Source data:
-=-=-=-=-
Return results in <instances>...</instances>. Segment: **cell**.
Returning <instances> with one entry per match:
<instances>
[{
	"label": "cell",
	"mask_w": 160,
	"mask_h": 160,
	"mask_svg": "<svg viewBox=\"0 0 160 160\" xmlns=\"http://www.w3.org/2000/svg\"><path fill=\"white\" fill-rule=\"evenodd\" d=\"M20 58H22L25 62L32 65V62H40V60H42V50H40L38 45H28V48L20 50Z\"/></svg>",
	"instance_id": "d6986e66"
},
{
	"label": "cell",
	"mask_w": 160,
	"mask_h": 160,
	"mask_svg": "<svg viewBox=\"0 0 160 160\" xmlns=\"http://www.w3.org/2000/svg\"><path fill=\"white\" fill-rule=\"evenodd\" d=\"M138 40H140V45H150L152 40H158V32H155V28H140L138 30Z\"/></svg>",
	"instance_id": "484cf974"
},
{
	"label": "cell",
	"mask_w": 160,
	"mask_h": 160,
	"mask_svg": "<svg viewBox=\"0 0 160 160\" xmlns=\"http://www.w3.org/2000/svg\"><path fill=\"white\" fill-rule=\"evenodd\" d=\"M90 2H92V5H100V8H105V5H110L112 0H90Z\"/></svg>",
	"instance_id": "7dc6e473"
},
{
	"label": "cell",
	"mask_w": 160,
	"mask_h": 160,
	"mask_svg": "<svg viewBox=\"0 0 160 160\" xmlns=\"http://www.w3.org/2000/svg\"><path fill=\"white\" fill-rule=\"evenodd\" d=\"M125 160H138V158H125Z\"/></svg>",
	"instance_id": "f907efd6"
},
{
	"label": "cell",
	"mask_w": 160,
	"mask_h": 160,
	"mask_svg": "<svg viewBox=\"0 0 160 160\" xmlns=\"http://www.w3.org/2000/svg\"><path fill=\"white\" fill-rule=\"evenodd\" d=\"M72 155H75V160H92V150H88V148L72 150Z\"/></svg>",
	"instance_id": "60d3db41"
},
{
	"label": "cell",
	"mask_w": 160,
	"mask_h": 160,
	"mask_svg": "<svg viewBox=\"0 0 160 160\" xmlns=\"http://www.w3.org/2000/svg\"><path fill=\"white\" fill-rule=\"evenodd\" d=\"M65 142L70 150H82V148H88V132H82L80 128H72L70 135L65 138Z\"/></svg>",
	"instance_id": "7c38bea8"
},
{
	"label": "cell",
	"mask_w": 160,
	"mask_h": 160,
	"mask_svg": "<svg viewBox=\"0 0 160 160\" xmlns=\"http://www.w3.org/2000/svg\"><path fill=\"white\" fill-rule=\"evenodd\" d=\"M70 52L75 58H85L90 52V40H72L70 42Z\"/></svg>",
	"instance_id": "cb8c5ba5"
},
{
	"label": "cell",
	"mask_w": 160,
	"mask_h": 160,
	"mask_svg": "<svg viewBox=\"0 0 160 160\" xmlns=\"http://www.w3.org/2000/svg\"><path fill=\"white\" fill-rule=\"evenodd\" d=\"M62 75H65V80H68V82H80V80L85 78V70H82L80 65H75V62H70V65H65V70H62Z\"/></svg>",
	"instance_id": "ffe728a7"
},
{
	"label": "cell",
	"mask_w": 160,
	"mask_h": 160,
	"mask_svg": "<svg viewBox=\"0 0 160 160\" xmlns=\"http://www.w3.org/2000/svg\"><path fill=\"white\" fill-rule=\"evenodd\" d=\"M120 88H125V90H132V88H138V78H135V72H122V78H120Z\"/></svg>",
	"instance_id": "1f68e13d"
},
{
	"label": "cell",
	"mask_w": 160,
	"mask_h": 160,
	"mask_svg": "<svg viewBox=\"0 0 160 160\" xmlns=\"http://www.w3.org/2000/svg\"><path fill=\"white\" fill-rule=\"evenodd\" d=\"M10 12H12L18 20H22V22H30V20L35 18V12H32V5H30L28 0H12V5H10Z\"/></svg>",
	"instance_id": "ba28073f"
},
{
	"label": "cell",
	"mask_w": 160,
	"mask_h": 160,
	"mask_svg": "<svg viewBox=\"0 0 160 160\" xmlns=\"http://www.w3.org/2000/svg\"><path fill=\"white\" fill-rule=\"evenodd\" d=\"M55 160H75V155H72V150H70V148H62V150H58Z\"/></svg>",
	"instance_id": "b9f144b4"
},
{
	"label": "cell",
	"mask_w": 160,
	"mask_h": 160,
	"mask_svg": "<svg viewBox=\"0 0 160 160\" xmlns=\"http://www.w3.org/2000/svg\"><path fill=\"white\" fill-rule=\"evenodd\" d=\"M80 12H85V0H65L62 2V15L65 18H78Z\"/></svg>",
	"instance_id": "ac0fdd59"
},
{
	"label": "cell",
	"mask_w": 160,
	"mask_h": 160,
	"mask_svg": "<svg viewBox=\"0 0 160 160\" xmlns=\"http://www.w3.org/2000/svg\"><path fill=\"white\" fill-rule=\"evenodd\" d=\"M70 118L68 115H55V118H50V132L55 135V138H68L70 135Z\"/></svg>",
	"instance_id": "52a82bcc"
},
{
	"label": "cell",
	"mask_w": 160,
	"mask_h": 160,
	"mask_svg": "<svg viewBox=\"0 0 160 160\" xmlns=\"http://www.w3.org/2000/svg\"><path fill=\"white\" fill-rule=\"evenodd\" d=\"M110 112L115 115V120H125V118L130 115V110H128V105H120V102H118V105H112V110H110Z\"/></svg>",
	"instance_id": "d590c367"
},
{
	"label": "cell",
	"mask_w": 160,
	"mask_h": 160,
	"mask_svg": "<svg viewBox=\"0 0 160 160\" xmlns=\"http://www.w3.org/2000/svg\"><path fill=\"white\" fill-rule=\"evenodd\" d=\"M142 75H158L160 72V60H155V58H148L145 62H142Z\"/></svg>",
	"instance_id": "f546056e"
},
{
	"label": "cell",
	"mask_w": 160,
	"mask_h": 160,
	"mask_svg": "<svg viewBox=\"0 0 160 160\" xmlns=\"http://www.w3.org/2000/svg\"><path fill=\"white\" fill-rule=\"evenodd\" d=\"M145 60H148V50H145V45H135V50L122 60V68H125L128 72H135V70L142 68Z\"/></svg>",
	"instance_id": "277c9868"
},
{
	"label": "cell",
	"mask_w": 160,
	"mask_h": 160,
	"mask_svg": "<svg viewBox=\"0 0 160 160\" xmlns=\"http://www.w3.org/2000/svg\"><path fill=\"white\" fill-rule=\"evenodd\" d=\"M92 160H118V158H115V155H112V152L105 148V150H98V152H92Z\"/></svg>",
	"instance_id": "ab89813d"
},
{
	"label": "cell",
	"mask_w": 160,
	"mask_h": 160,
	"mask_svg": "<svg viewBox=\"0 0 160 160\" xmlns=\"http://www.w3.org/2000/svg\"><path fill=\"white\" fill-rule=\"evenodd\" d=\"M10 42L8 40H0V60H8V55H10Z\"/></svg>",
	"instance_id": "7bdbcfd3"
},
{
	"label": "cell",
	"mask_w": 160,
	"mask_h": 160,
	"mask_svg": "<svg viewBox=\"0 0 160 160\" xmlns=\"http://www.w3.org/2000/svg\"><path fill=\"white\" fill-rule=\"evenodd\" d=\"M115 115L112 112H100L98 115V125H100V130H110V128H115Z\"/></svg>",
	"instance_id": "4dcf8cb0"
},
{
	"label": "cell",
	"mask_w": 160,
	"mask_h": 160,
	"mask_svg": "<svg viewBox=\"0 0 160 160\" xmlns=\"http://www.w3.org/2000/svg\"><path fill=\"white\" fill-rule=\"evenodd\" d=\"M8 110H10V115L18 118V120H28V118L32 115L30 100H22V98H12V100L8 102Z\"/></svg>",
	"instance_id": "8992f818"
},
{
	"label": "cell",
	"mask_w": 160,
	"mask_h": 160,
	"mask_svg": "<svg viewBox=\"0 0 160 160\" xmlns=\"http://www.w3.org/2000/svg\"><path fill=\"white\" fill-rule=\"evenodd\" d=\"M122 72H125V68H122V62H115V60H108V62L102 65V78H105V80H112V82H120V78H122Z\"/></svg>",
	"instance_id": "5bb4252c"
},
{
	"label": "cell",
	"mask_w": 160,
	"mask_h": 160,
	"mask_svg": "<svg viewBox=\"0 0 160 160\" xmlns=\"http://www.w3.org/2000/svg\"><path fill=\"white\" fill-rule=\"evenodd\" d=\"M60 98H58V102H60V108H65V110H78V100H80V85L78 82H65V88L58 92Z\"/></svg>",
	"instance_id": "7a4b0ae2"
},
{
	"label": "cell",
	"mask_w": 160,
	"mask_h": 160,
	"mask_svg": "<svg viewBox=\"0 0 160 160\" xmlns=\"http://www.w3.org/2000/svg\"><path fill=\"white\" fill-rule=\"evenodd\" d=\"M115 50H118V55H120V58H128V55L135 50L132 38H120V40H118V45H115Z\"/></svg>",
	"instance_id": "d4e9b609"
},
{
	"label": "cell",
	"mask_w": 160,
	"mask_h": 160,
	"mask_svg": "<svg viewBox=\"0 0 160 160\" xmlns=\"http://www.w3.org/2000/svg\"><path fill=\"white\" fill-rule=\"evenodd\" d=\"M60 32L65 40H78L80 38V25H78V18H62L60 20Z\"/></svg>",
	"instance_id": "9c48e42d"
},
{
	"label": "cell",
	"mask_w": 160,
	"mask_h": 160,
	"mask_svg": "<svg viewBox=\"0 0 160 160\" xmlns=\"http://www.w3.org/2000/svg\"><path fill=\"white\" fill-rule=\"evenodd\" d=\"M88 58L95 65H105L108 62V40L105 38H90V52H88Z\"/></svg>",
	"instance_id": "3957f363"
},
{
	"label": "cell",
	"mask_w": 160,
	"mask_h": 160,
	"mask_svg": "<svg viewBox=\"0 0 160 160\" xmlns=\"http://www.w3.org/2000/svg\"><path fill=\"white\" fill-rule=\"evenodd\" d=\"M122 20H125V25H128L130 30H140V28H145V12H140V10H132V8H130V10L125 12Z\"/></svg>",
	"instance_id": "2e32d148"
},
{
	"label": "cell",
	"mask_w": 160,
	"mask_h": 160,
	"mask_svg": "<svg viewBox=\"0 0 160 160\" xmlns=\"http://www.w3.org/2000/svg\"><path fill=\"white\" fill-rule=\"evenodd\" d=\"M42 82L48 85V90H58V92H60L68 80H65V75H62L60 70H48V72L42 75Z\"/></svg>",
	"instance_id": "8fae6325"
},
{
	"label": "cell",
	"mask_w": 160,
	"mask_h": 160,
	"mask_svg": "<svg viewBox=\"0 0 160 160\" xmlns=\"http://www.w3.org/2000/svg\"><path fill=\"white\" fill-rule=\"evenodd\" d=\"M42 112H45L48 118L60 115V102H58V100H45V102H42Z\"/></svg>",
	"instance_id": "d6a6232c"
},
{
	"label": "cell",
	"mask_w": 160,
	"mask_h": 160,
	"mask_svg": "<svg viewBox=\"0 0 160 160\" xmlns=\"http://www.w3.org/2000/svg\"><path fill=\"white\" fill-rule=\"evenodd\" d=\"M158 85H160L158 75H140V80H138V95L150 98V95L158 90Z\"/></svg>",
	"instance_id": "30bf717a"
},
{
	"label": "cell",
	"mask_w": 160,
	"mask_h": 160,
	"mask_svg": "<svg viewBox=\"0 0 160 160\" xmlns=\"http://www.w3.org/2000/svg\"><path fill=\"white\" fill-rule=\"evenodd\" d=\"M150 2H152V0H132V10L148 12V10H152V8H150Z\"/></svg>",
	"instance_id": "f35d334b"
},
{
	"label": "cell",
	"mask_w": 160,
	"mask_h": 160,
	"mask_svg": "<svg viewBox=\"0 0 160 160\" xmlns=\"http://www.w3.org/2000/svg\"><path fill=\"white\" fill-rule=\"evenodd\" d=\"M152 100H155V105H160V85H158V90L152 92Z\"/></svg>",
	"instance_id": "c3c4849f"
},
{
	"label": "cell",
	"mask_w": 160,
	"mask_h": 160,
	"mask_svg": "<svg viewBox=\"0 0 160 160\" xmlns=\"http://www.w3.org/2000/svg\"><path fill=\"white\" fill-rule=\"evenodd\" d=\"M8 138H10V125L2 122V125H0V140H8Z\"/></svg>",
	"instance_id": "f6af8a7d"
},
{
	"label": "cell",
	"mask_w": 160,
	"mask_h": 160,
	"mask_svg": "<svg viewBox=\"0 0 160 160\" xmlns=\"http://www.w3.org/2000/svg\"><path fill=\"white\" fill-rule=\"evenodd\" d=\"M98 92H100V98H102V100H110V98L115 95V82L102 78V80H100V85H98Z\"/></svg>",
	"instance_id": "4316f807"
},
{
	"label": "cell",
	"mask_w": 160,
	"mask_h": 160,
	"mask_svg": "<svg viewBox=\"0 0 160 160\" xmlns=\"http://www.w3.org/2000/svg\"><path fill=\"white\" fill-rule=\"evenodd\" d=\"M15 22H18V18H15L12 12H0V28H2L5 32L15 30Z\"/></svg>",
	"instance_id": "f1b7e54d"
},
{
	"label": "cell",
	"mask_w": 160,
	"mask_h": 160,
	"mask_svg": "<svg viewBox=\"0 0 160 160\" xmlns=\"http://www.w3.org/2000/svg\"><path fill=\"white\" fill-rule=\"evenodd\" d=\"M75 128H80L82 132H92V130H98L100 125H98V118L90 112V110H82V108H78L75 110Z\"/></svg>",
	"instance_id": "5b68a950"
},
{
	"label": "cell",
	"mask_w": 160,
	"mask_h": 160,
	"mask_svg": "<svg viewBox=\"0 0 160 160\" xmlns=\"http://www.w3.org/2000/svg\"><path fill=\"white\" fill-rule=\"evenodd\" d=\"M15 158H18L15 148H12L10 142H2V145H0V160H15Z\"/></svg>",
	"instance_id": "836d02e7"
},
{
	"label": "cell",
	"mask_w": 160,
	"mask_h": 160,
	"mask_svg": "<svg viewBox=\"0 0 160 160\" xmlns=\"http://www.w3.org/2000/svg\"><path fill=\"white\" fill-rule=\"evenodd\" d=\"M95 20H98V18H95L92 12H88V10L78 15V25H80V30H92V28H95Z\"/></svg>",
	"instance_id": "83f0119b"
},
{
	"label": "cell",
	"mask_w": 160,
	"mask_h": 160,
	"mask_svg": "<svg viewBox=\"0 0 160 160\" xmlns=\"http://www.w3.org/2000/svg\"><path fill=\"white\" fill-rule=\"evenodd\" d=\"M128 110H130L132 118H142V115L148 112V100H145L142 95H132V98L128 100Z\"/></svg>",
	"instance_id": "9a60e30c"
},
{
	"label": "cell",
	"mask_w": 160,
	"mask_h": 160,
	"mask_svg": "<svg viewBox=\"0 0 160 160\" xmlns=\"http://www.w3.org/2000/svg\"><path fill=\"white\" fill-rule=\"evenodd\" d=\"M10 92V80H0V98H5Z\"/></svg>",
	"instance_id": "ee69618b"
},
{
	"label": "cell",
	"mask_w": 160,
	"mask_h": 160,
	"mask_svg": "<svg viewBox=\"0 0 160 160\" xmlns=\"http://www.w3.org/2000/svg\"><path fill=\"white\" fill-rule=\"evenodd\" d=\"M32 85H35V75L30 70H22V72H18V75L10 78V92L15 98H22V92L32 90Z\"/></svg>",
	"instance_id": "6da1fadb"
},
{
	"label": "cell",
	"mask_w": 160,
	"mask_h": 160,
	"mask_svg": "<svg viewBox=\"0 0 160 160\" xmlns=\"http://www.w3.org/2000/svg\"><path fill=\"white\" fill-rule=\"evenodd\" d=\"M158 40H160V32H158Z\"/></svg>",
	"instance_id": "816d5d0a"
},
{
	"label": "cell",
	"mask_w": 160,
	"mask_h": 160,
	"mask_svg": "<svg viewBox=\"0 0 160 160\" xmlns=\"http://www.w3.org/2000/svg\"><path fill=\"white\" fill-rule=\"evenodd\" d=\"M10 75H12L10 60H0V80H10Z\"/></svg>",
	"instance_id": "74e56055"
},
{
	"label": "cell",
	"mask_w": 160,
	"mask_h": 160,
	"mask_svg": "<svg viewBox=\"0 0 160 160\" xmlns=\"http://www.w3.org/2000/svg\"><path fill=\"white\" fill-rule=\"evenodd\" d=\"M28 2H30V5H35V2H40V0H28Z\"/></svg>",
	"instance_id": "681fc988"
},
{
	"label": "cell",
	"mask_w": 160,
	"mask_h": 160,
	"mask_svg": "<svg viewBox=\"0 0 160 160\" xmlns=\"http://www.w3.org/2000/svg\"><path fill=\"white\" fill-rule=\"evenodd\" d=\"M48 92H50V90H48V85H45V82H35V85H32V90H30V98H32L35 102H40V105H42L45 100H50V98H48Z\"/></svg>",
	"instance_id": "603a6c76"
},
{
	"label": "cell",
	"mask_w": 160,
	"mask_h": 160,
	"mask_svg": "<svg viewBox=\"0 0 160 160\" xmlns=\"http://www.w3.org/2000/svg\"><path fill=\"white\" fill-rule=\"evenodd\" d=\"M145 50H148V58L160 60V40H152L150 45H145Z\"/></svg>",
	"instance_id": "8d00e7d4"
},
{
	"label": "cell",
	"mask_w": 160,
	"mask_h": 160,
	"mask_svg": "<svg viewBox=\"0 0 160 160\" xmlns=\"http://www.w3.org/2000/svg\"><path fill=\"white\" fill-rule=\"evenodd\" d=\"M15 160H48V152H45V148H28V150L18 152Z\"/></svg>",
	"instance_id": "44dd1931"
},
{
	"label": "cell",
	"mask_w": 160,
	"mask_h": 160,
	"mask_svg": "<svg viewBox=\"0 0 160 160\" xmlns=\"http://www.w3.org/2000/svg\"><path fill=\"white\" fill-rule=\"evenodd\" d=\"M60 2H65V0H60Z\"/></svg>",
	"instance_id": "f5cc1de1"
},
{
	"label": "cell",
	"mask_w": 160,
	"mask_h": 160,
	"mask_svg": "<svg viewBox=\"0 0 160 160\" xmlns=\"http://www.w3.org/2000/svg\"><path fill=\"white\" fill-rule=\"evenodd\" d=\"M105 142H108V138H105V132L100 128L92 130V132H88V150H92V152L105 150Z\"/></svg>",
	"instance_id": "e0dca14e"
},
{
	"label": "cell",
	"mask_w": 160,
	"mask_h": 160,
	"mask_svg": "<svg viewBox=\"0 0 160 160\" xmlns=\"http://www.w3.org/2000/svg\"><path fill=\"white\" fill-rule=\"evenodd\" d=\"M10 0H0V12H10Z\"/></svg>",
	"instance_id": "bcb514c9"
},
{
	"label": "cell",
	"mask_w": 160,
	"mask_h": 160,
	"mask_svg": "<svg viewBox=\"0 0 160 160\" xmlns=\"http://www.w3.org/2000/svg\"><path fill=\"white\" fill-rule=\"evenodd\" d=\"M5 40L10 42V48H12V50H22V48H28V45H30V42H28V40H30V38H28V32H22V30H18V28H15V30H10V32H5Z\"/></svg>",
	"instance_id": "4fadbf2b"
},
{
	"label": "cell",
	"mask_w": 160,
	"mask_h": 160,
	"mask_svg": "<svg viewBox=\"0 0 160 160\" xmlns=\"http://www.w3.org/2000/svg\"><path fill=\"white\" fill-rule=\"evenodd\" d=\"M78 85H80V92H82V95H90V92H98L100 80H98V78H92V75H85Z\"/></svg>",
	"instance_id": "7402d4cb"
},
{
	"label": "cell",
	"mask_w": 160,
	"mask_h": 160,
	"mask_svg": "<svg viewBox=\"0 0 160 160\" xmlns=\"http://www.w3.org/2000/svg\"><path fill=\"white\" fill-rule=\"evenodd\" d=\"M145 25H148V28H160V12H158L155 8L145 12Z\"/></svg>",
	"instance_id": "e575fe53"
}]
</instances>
-=-=-=-=-
(TASK OBJECTIVE) Arrange the rows as a numbered list, starting at the first line of the rows and ending at the line that contains "58H22L25 62L32 65V62H40V60H42V50H40L38", with both of those lines included. Leave out any blank lines.

(EXERCISE OUTPUT)
1. Return results in <instances>...</instances>. Segment: **cell**.
2. Returning <instances> with one entry per match:
3. <instances>
4. [{
5. 	"label": "cell",
6. 	"mask_w": 160,
7. 	"mask_h": 160,
8. 	"mask_svg": "<svg viewBox=\"0 0 160 160\" xmlns=\"http://www.w3.org/2000/svg\"><path fill=\"white\" fill-rule=\"evenodd\" d=\"M20 58H22L25 62L32 65V62H40V60H42V50H40L38 45H28V48L20 50Z\"/></svg>",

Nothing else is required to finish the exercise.